L’Express, 29 août 2005, Anne Berthod


ASCENDANT JUMEAUX

Comment un gosse se retrouve sous l’emprise d’un couple d’enfants ambigu. Une histoire profonde signée
Pierrette Fleutiaux. Un amour absolu peut-il se vivre dans toute sa grandeur sans se perdre dans la démesure ? Qu’appelle-t-on vice, que nomme-t-on innocence quand on aime ?

Dans « Les Amants imparfaits », Pierrette Fleutiaux creuse avec délicatesse et profondeur le registre complexe des sentiments : presque une spécialité pour celle dont le dernier livre « Des phrases courtes, ma chérie », récit paru en 2001, évoquait ses relations avec une mère au crépuscule de sa vie. L’auteure de « Nous sommes éternels », prix Femina 1990, revisite aujourd’hui des thèmes souvent abordés autrefois : les amours adolescentes, l’inceste et, surtout, le double.

Camille et Léo sont jumeaux. Ils n’ont que 6 ans au début de l’histoire mais, déjà, leur singularité, leurs manies fusionnelles et leur charisme dérangent.

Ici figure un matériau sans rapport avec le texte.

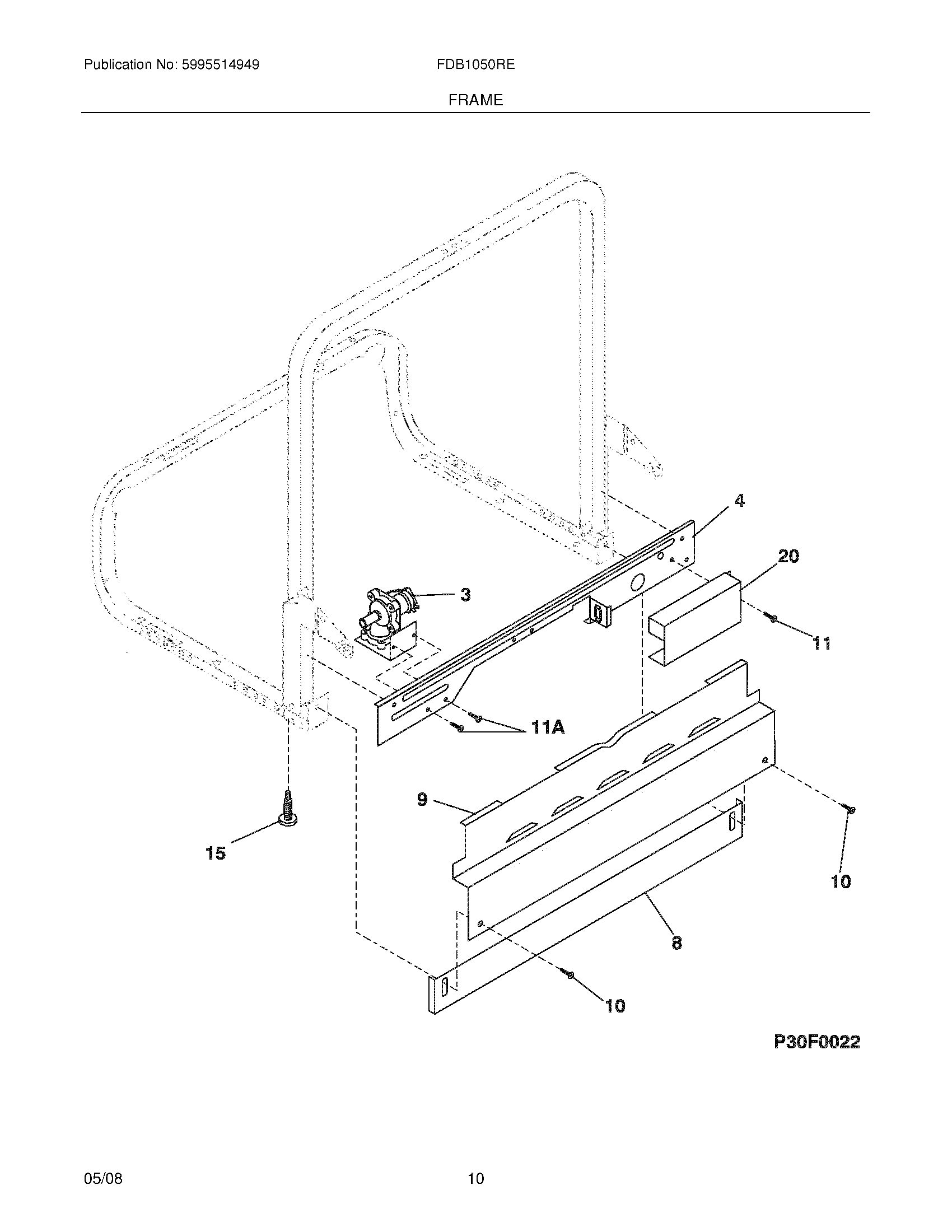 Publication No: 5995514949
FDB1050RE
FRAME

4
20
3
11
11A
9
15
10
8
10

P30F0022

05/08
10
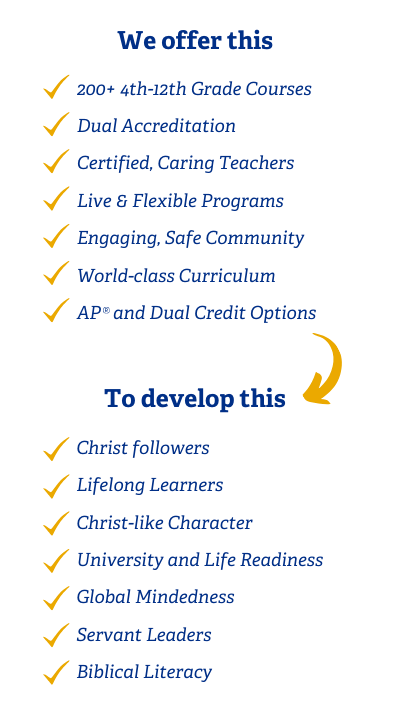 We offer this

✓ 200+ 4th-12th Grade Courses
✓ Dual Accreditation
✓ Certified, Caring Teachers
✓ Live & Flexible Programs
✓ Engaging, Safe Community
✓ World-class Curriculum
✓ AP® and Dual Credit Options

To develop this

✓ Christ followers
✓ Lifelong Learners
✓ Christ-like Character
✓ University and Life Readiness
✓ Global Mindedness
✓ Servant Leaders
✓ Biblical Literacy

Même les grands-parents, qui les élèvent quelques années de-ci de-là, ressentent un certain malaise. Dans son étrangeté, sa soif d’absolu et son rayonnement face à des adultes désemparés, le duo fait écho à d’autres inséparables imaginés par l’écrivain, tels Dan et Estelle « Nous sommes éternels », ou encore Robin et Beauty « Allons-nous être heureux ? ». La différence, cette fois, c’est qu’ils sont trois à faire la paire.

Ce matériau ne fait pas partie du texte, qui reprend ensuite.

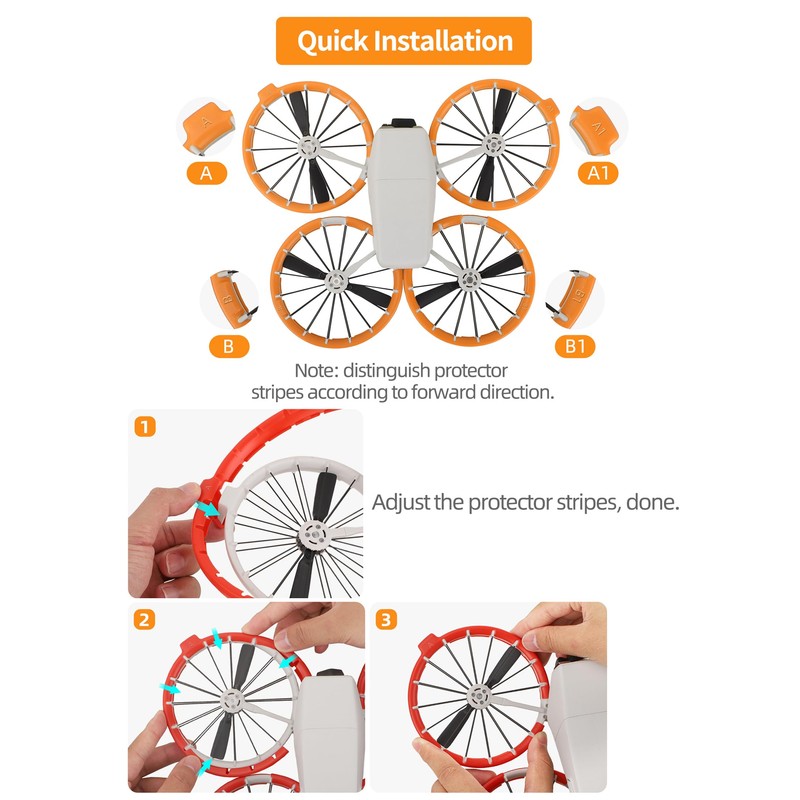 Quick Installation

A

A1

B

B1

Note: distinguish protector stripes according to forward direction.

1

Adjust the protector stripes, done.

2

3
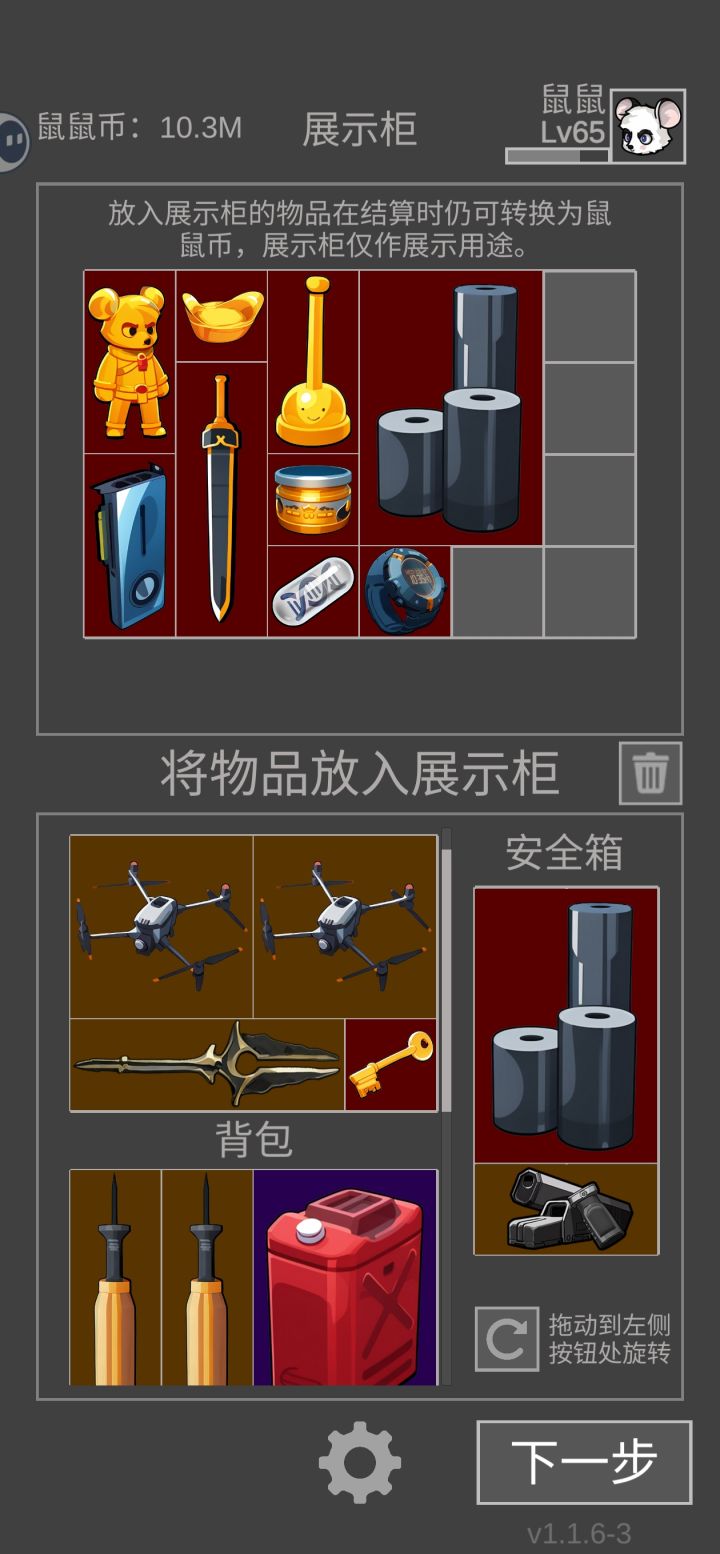 鼠鼠币：10.3M

展示柜

鼠鼠
Lv65

放入展示柜的物品在结算时仍可转换为鼠鼠币，展示柜仅作展示用途。

将物品放入展示柜

安全箱

背包

拖动到左侧按钮处旋转

下一步

v1.1.6-3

Raphaël, le narrateur, a 9 ans quand il rencontre Camille et Léo Van Broeker, venus habiter quelque temps chez leurs grands-parents, à Bourgneuf dans la France profonde. Ils sont riches, vivent entre New York, Paris et Hong Kong: leur univers fascine Raf, le voisin d’en face, demeurant avec sa mère, employée de mairie. Il est l’aîné, mais c’est lui qui est adopté, tombe sous le charme et devient le pantin de leur drôle d’amitié. Les raisons de cette gémellité bancale affleurent dans l’un de ces douloureux secrets de famille que Pierrette Fleutiaux a l’art de débusquer avec acuité.

Cultivant l’ambiguïté dans les moindres détails, d’une retenue trompeuse, elle fait soudain surgir le drame de cette emprise de deux gosses sur un autre. À 19 ans, celui-ci devient, à la demande des premiers, le scribe de leurs mises en scène érotiques : amoureux soumis, témoin passif de leurs ébats, il tient un journal de ces étreintes interchangeables. Leur trio sulfureux se perdra, plus sûrement que dans ces expériences de l’extrême, avec l’arrivée d’une quatrième : Anne, un innocent « papillon », victime d’un jeu qui la dépasse.

Qu’il s’adresse à son psychiatre ou aux avocats, on comprend que Raphaël ne s’en est jamais remis tout à fait, à la différence, devine-t-on, de Camille et Léo. Mais l’histoire de cette initiation grippée peut aussi se lire, et c’est sa force, comme une genèse de écriture, seul domaine dans lequel le héros se distingue, En évacuant les fantômes du passé, il accouche, en réalité, d’un roman.

Un roman beau et douloureux, comme peut l’être une première fois.

Anne Berthod, L’Express, (29 août 2005).